The better days never quite come, I realised it may be more of how I put myself in the cosmos. It is me in relationship to others.

For the least, I’ve been having breakfast and taking naps. I’m sure both constructs a healthy life.

Perhaps what we like to do - our hobbies, past time, recreational activities - are all part of escapism. To distract us from what we are doing and to pull ourselves away from ourselves. It’s part of, um, avoidance. Out of fear, perhaps.

Matilda

by jon laa on October 22nd, 2009

I can’t believe that she read more books than me so I went book shopping.

Question

by jon laa on October 21st, 2009

If God made dogs smell, why did God make man see?

Or was superficialness a deliberate choice of man?

Psychotic

by jon laa on October 21st, 2009

Back home again and I don’t exactly appreciate it. I’m pretty much torn between my own pursuits and what is expected of me back there. It’s much easier, much easier to fulfill what is expected of me than to attend to those many lovely ideas I have.

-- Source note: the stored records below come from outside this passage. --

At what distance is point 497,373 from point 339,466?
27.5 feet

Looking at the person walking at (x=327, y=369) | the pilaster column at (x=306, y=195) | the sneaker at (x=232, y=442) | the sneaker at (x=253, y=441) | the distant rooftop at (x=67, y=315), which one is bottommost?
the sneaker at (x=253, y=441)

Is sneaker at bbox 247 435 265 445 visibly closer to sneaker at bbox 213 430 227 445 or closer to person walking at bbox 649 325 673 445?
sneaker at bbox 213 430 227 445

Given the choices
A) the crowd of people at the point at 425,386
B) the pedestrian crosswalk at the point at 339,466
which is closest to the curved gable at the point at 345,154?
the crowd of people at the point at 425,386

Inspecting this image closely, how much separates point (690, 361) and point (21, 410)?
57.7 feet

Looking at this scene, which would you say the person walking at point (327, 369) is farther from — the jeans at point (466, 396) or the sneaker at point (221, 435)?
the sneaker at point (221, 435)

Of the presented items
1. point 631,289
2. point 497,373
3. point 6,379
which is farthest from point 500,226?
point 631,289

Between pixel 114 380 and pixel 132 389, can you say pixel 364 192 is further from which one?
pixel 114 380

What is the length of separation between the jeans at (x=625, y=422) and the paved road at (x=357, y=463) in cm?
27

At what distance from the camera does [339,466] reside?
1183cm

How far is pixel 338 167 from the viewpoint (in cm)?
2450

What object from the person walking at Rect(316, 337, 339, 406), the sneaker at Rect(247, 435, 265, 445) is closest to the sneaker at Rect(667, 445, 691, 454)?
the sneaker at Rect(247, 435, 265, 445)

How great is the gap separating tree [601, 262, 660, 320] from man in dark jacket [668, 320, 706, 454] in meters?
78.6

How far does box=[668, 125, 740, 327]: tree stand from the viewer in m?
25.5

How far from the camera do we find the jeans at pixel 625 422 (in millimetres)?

And. MICHELLE FORGOT MY HARD DRIVE AGAIN.

Be back later.

Illness

by carrie on October 20th, 2009

The fundamental difference between my family and his is probably God. I wouldn’t even go into the details of religion or faith but the absence of belief in the existence of a higher power in his family is enough for now.

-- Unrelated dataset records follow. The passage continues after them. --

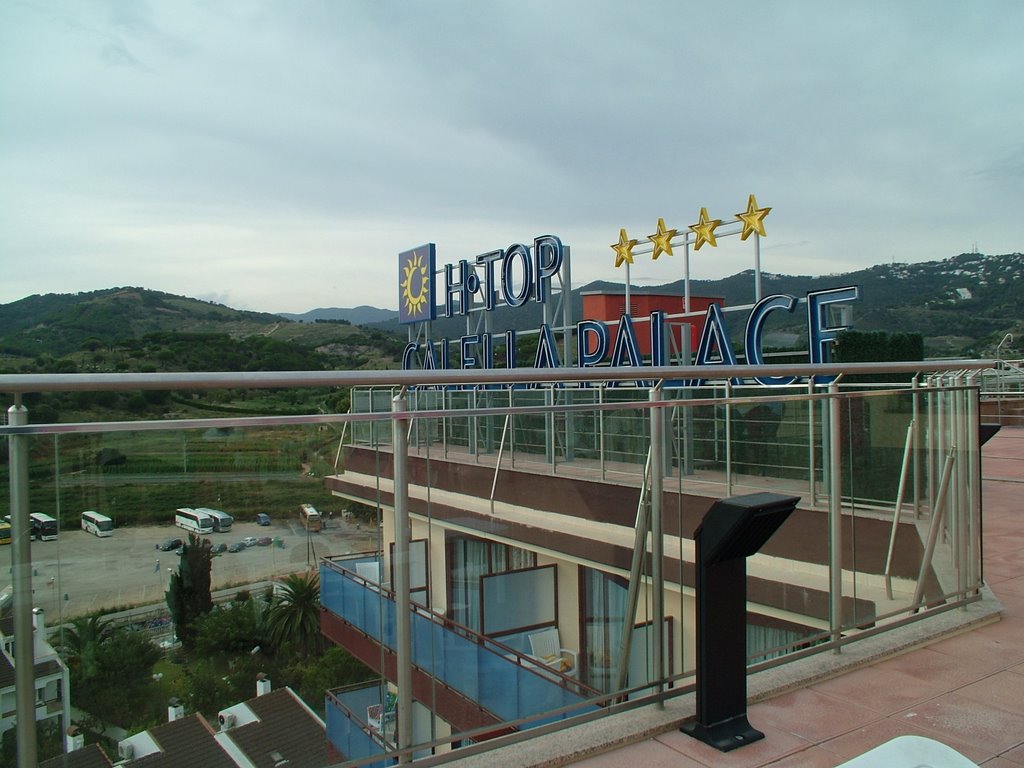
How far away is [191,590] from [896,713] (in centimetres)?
269

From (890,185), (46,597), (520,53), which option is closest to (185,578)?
(46,597)

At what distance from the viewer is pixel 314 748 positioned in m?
2.24

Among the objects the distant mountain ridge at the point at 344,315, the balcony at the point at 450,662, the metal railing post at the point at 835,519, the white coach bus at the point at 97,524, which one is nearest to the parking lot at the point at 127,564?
the white coach bus at the point at 97,524

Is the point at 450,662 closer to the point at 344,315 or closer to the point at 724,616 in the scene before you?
the point at 724,616

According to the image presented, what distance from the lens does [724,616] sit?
2.77m

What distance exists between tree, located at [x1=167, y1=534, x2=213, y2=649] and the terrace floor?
1354mm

Of course the faith we, referring to applicable christians, have probably bewildered almost every other soul. But it is this exact assurance that all will be fine, I wouldn’t die, and even if I did it wouldn’t be death in vain, that somewhat lifts all human worries and woes from our lives. I’m sure it’s unexplained and can never be put in words or expressed in any distinguished form. This assurance we, again referring to applicable christians, have also happens to be an attraction of mockery from those seemingly wiser men of skepticism. Our inability to convey what we have does not in one way or another translate to its absence but only reflects what manner of person we, referring to the entire human race, are—pretty much restrained, imperfect and wouldn’t live beyond a minute fraction of where our imagination brings us.

Even if you’d like to challenge the existence of my God and my faith or assurance, you can’t deny there’s much we lack while limitations abound. It is never about us controlling our lives—you barely have any authority over your flesh and definitely have none over the cycle of life—it’s about letting go of our insecurities and letting what is beyond who we are, incomprehensible, unseen and perfect to lift us above the curse of the ground to where we find rest.

Before you decide once again to brush me off as being foolish, blinded by religious teachings, you probably should rethink. Unless you’ve given yourself and my God a test-drive, you’re not in any position to judge. If you had and my God failed you, I’m sorry it’s not meant to be.